Zhang T, Peterson R T
Department of Pharmacology and Toxicology, College of Pharmacy, University of Utah, Salt Lake City, UT, United States.
Front Mol Biosci. 2020 May 6;7:82. doi: 10.3389/fmolb.2020.00082. eCollection 2020.
Lysosomal storage diseases (LSDs) are a family of 70 metabolic disorders characterized by mutations in lysosomal proteins that lead to storage material accumulation, multiple-organ pathologies that often involve neurodegeneration, and early mortality in a significant number of patients. Along with the necessity for more effective therapies, there exists an unmet need for further understanding of disease etiology, which could uncover novel pathways and drug targets. Over the past few decades, the growth in knowledge of disease-associated pathways has been facilitated by studies in model organisms, as advancements in mutagenesis techniques markedly improved the efficiency of model generation in mammalian and non-mammalian systems. In this review we highlight non-mammalian models of LSDs, focusing specifically on the zebrafish, a vertebrate model organism that shares remarkable genetic and metabolic similarities with mammals while also conferring unique advantages such as optical transparency and amenability toward high-throughput applications. We examine published zebrafish LSD models and their reported phenotypes, address organism-specific advantages and limitations, and discuss recent technological innovations that could provide potential solutions.

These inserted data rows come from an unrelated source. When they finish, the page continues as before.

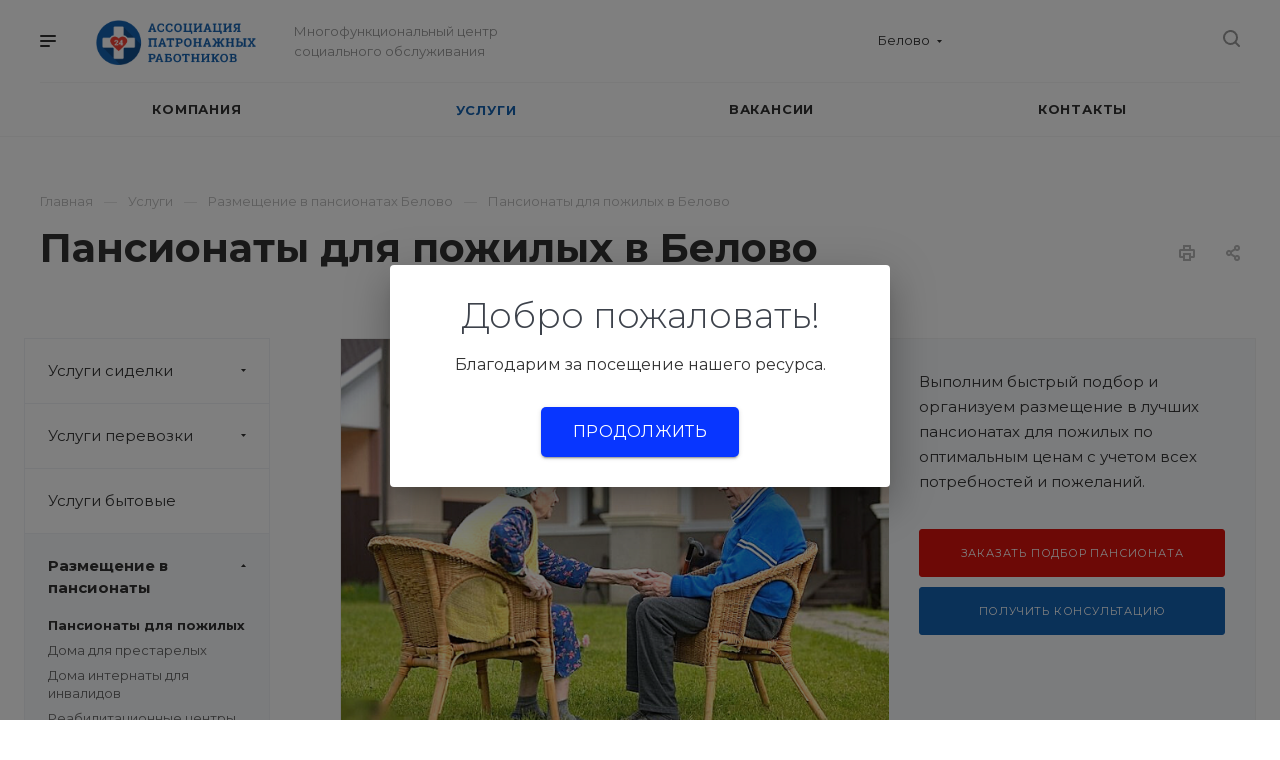

--- FILE ---
content_type: application/javascript; charset=utf-8
request_url: https://belovo.nurseassist.ru/bitrix/cache/js/s1/aspro-priority/kernel_main_polyfill_customevent/kernel_main_polyfill_customevent_v1.js?17448992341253
body_size: 419
content:
; /* /bitrix/js/main/polyfill/customevent/main.polyfill.customevent.js?1744899070913*/

; /* Start:"a:4:{s:4:"full";s:79:"/bitrix/js/main/polyfill/customevent/main.polyfill.customevent.js?1744899070913";s:6:"source";s:65:"/bitrix/js/main/polyfill/customevent/main.polyfill.customevent.js";s:3:"min";s:0:"";s:3:"map";s:0:"";}"*/
/**
 * window.CustomEvent polyfill
 */
;(function() {
	'use strict';

	try
	{
		new window.CustomEvent('bx-test-custom-event', {
			bubbles: true,
  			cancelable: true
		});
	}
	catch (exception)
	{
		var CustomEventPolyfill = function(event, params)
		{
			params = params || {};
			params.bubbles = !!params.bubbles;
			params.cancelable = !!params.cancelable;

			var customEvent = document.createEvent('CustomEvent');

			customEvent.initCustomEvent(event, params.bubbles, params.cancelable, params.detail);

			var originalPreventFunction = customEvent.preventDefault;

			customEvent.preventDefault = function()
			{
				Object.defineProperty(this, 'defaultPrevented', {
					get: function() { return true; }
				});

				originalPreventFunction.call(this);
			};

			return customEvent;
		};

		CustomEventPolyfill.prototype = window.Event.prototype;

		window.CustomEvent = CustomEventPolyfill;
	}

})();
/* End */
;

--- FILE ---
content_type: application/javascript; charset=utf-8
request_url: https://belovo.nurseassist.ru/bitrix/cache/js/s1/aspro-priority/default_d57c616a96f4db59d6d74273bce52554/default_d57c616a96f4db59d6d74273bce52554_v1.js?17448992342481
body_size: 570
content:

; /* Start:"a:4:{s:4:"full";s:120:"/bitrix/templates/aspro-priority/components/aspro/regionality.list.priority/popup_regions_small/script.js?17448990622017";s:6:"source";s:105:"/bitrix/templates/aspro-priority/components/aspro/regionality.list.priority/popup_regions_small/script.js";s:3:"min";s:0:"";s:3:"map";s:0:"";}"*/
$(document).ready(function(){
	$(document).on('click', '.confirm_region .aprove', function(){
		var _this = $(this);
		$.removeCookie('current_region');

		if(arPriorityOptions['SITE_ADDRESS'].indexOf(',') != '-1'){
			var arDomains = arPriorityOptions['SITE_ADDRESS'].split(',');
			if(arDomains){
				for(var i in arDomains){
					var domain_name = arDomains[i].replace("\n", "");
					domain_name = arDomains[i].replace("'", "");
					$.cookie('current_region', _this.data('id'), {path: '/',domain: domain_name});
				}
			}
		}
		else{
			$.cookie('current_region', _this.data('id'), {path: '/',domain: arPriorityOptions['SITE_ADDRESS']});
		}

		_this.closest('.confirm_region').remove();
		if(typeof _this.data('href') !== 'undefined'){
			location.href = _this.data('href');
		}
	});

	$(document).on('click', '.js_city_change', function(){
		var _this = $(this);
		_this.closest('.region_wrapper').find('.js_city_chooser').trigger('click');
		if(_this.closest('.top_mobile_region').length){
			$('.burger').click();
			$('.mobile_regions > ul > li > a').click();
		}
		_this.closest('.confirm_region').remove();
	});

	$(document).on('click', '.js_city_chooser', function(){
		var _this = $(this);
		_this.closest('.region_wrapper').find('.confirm_region').remove();
	});

	$(document).on('click', '.regionConfirmClose', function(){
		var _this = $(this);
		_this.closest('.region_wrapper').find('.confirm_region').remove();
		_this.closest('.top_mobile_region').find('.confirm_wrapper').remove();

		if(arPriorityOptions['SITE_ADDRESS'].indexOf(',') != '-1')
		{
			var arDomains = arPriorityOptions['SITE_ADDRESS'].split(',');
			if(arDomains)
			{
				for(var i in arDomains)
				{
					var domain_name = arDomains[i].replace("\n", "");
					domain_name = arDomains[i].replace("'", "");
					$.cookie('current_region', _this.data('id'), {path: '/',domain: domain_name});
				}
			}
		}
		else
			$.cookie('current_region', _this.data('id'), {path: '/',domain: arPriorityOptions['SITE_ADDRESS']});

	});
});
/* End */
;; /* /bitrix/templates/aspro-priority/components/aspro/regionality.list.priority/popup_regions_small/script.js?17448990622017*/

溶酶体贮积症(LSDs)是一类包含70种代谢紊乱的疾病,其特征为溶酶体蛋白发生突变,导致储存物质积累、多器官病变(常涉及神经退行性变),且大量患者过早死亡。除了需要更有效的治疗方法外,对于进一步了解疾病病因也存在未满足的需求,这可能会揭示新的途径和药物靶点。在过去几十年中,模式生物研究推动了与疾病相关途径知识的增长,因为诱变技术的进步显著提高了哺乳动物和非哺乳动物系统中模型构建的效率。在本综述中,我们重点介绍LSDs的非哺乳动物模型,特别关注斑马鱼,这是一种脊椎动物模式生物,与哺乳动物具有显著的遗传和代谢相似性,同时还具有如光学透明性和适合高通量应用等独特优势。我们研究已发表的斑马鱼LSD模型及其报道的表型,探讨该生物体特有的优势和局限性,并讨论近期可能提供潜在解决方案的技术创新。